START Supplied data
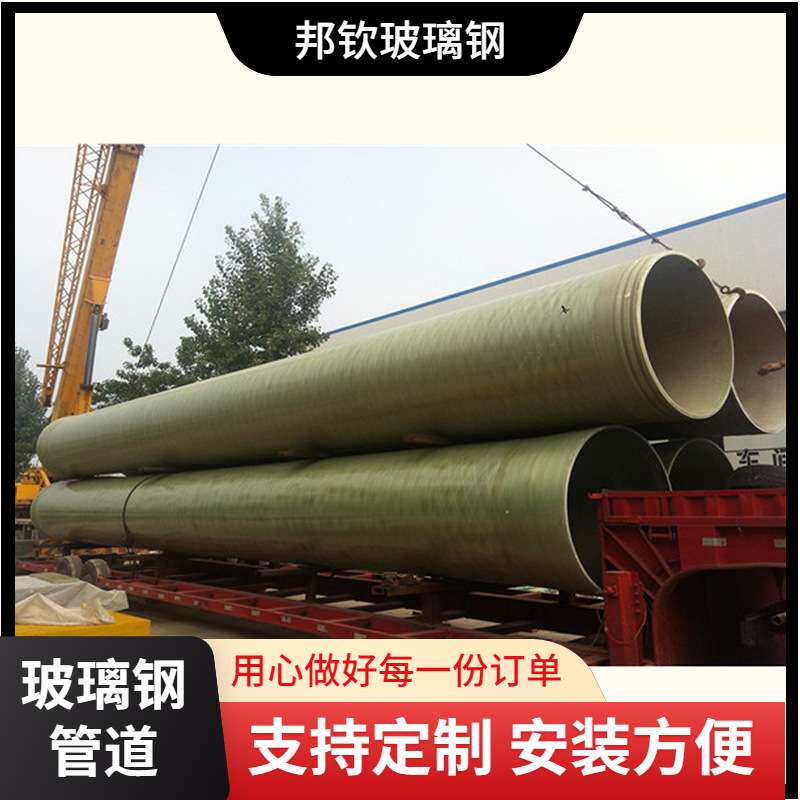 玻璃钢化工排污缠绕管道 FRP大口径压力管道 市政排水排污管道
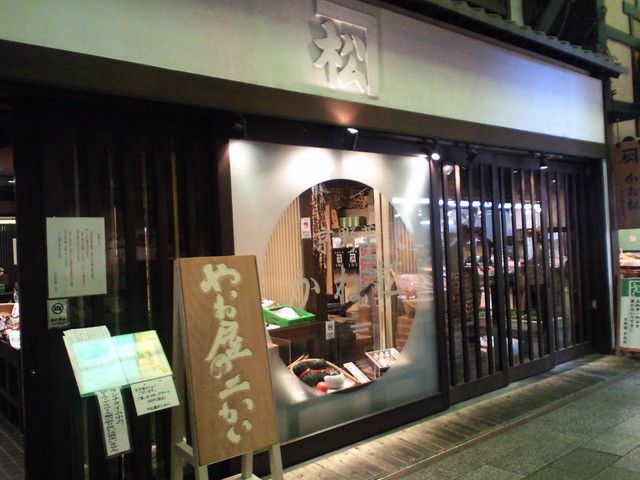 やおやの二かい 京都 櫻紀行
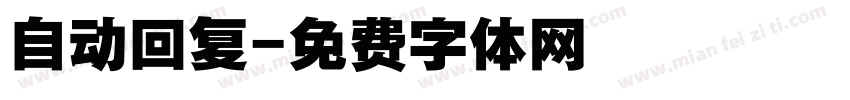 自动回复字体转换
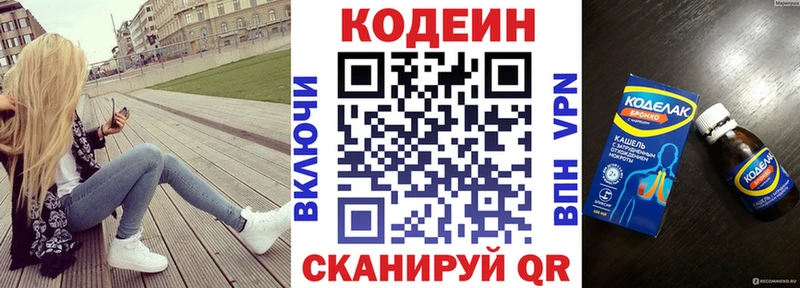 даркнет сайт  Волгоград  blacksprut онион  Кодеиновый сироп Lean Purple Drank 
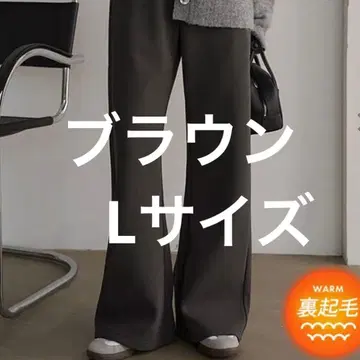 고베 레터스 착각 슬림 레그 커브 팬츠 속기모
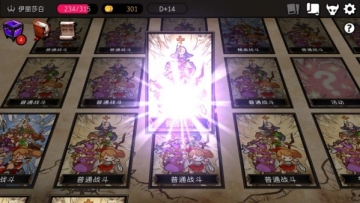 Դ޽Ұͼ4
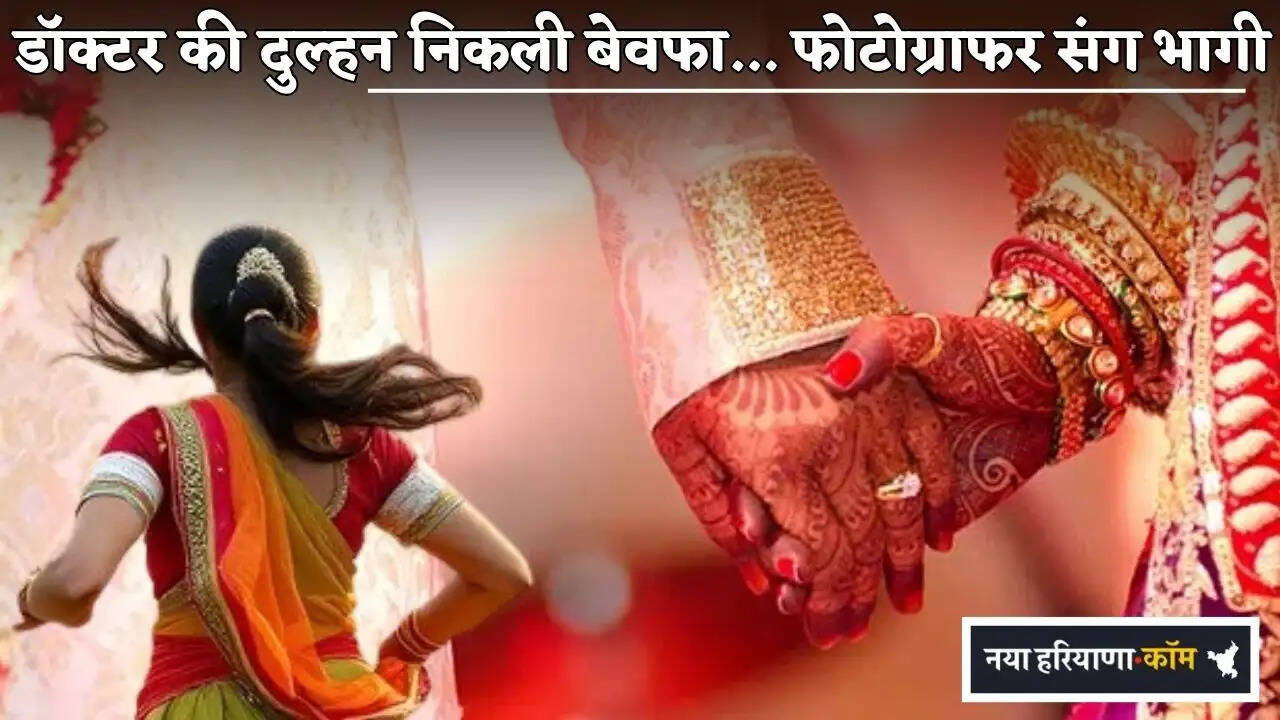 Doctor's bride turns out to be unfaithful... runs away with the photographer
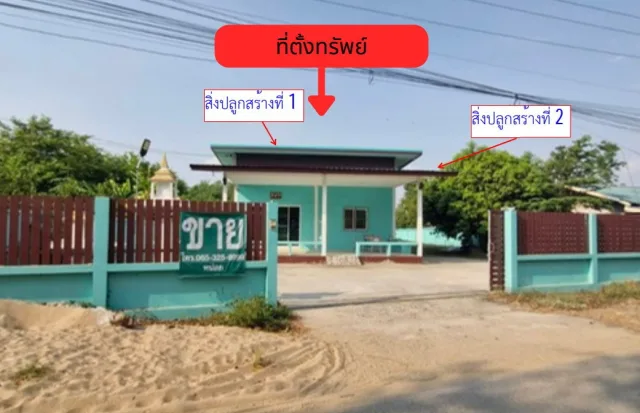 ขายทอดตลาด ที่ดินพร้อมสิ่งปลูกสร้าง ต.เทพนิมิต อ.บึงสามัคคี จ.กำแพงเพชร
END Supplied data
Only the lines from the one containing "고베 레터스 착각 슬림 레그 커브 팬츠 속기모" through the last line of the records above should be repeated, exactly and without pictures.

 고베 레터스 착각 슬림 레그 커브 팬츠 속기모
 Դ޽Ұͼ4
 Doctor's bride turns out to be unfaithful... runs away with the photographer
 ขายทอดตลาด ที่ดินพร้อมสิ่งปลูกสร้าง ต.เทพนิมิต อ.บึงสามัคคี จ.กำแพงเพชร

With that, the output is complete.